For a long time, startups didn't really have to answer the question of how many engineers they needed.
In theory they did. There was always a spreadsheet somewhere. There was always some plan about hiring, roadmap capacity, and what the team would look like in twelve months.
But in practice, the answer was usually determined by simpler things.
How much money had you raised? How many good people could you recruit? How quickly could you onboard them? How much chaos could the team absorb without breaking?
Those constraints did most of the thinking for you.
If you were a startup with ten engineers, you usually did not have ten because someone had carefully concluded that ten was the equilibrium point between market opportunity, product complexity, and organizational capacity. You had ten because that was what you could afford, recruit, and manage.
That was close enough.
AI changes this.
It does not remove the need for engineers. But it does change what one engineer can do. A developer used to be a line worker in a software factory. Now each developer is starting to look more like the manager of one.

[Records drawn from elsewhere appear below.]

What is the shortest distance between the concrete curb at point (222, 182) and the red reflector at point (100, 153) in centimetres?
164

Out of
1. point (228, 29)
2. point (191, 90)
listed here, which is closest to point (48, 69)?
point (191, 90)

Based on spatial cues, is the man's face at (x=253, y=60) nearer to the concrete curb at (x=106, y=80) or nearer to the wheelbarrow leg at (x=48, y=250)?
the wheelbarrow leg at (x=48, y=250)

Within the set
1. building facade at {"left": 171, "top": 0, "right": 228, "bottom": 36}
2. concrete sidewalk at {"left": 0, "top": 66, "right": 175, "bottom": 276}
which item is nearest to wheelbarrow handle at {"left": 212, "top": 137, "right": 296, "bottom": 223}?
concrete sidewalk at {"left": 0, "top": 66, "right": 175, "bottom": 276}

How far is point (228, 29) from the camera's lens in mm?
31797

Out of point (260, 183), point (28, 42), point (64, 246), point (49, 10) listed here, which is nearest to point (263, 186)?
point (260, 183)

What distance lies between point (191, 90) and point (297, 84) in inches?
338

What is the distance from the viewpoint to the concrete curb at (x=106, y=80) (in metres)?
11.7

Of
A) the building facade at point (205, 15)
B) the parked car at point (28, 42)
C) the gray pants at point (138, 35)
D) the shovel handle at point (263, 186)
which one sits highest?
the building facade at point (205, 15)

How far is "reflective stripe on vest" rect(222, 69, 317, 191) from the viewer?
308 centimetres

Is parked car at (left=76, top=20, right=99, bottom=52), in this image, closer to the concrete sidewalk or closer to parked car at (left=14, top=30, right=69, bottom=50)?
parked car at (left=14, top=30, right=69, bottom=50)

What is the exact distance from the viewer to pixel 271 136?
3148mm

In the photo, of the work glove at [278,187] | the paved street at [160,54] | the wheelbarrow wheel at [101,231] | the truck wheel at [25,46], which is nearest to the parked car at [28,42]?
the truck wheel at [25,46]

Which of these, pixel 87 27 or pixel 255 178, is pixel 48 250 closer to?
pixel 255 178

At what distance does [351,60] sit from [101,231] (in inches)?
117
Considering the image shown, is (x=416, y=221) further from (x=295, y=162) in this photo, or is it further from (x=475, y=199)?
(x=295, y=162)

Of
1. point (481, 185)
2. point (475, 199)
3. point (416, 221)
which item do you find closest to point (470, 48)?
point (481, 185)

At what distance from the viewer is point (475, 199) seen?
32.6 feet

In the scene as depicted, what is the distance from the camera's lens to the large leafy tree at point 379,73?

That changes the economics of capacity.
If one engineer can now produce much more software, then the old question of how many engineers you need becomes harder, not easier.
The first reaction is to say that this is great. Instead of hiring another developer, you can spend that money on tools. If four developers with AI can produce what five or six used to produce, then that looks like an obvious trade.
And often it is.
But only for a while.
At some point there are diminishing returns. Giving a developer more tokens is not the same as giving them more judgment. It is not the same as giving them better taste.
So the question becomes: what is the right capacity for a team when producing software is no longer the main bottleneck?
This is a different question from the one startups used to ask.
The old question was mostly financial. How many engineers can we afford?
The new question is strategic. How much change should this company produce?
That sounds abstract, but it is actually more practical than the old one.
When software was expensive to produce, the answer was usually “as much as possible.” The bottleneck was implementation. If you could afford more capacity, you wanted it.
When software becomes cheap, implementation stops being the main constraint. Other constraints become visible.
Judgment is one of them. Customers will always tell you what they want. But what a customer asks for is not always the problem worth solving. Getting to the root of what they actually need — the real job to be done — was always hard work, and it still is. When building was expensive, the cost of building wrong enforced that discipline. Now it doesn't. A cheap solution to the wrong problem is not progress.
Keeping the system coherent is another. The faster the codebase changes, the more important it becomes that the parts still fit together.
So is change management. Customers can only absorb so much change at once. Shipping faster is not always better if it outruns the user's ability to understand the product.
But the deepest constraint is complexity.
This one matters the most.
Every feature makes future features more expensive.
Not because writing the next feature takes more lines of code. AI may make that part cheap. But because every new feature adds another workflow, another interaction, another way to break something else, another piece of the product that someone has to understand.
Software is unusual because it creates future cost out of present abundance.
The easier it becomes to build, the easier it becomes to overbuild.
That means the bottleneck shifts again. It is no longer just about whether a team can produce more. It is about whether the company can absorb what the team produces without making the product worse.
This is why many of the old capacity models feel less useful now.
They were often built around the cost of engineering labor. But if a small team can now produce the output of a much larger one, then headcount by itself stops being a very good proxy for capacity.
A company may not need more engineers. It may need better product judgment.
Not in the sense of building less. The underlying problems customers have do not shrink. But a solution is just one way to address a problem, and many solutions are wrong. When software was expensive, that mattered: you could not afford to build the wrong thing, so you worked harder to understand the right one. Now you can skip that work. You can build quickly enough that bad diagnosis looks like productivity, at least for a while.
That is a different kind of management problem. The bottleneck is no longer the engineers. It is whoever decides what they should build.
It also means that a lot of startup hiring in the past was less principled than it looked. There were models, but the real logic was often simpler: hire against the budget, push as hard as possible, and hope speed solves enough things before money runs out.
That worked because the constraints were external.
Now the constraints are becoming internal.
You may be able to produce software much faster than before. But that does not mean you should.
There is some rate of change at which a product improves. Beyond that rate, the product starts to lose coherence. The team starts spending more time navigating what it already built. The customer starts seeing motion instead of progress.
That is the new equilibrium.
The interesting thing about AI is not just that it makes software cheaper. It is that it forces companies to finally develop a real theory of product value: not how much software to produce, but how to keep adding utility without letting complexity outpace it.
Before, they could let external constraints answer that for them.
Now they have to answer it themselves.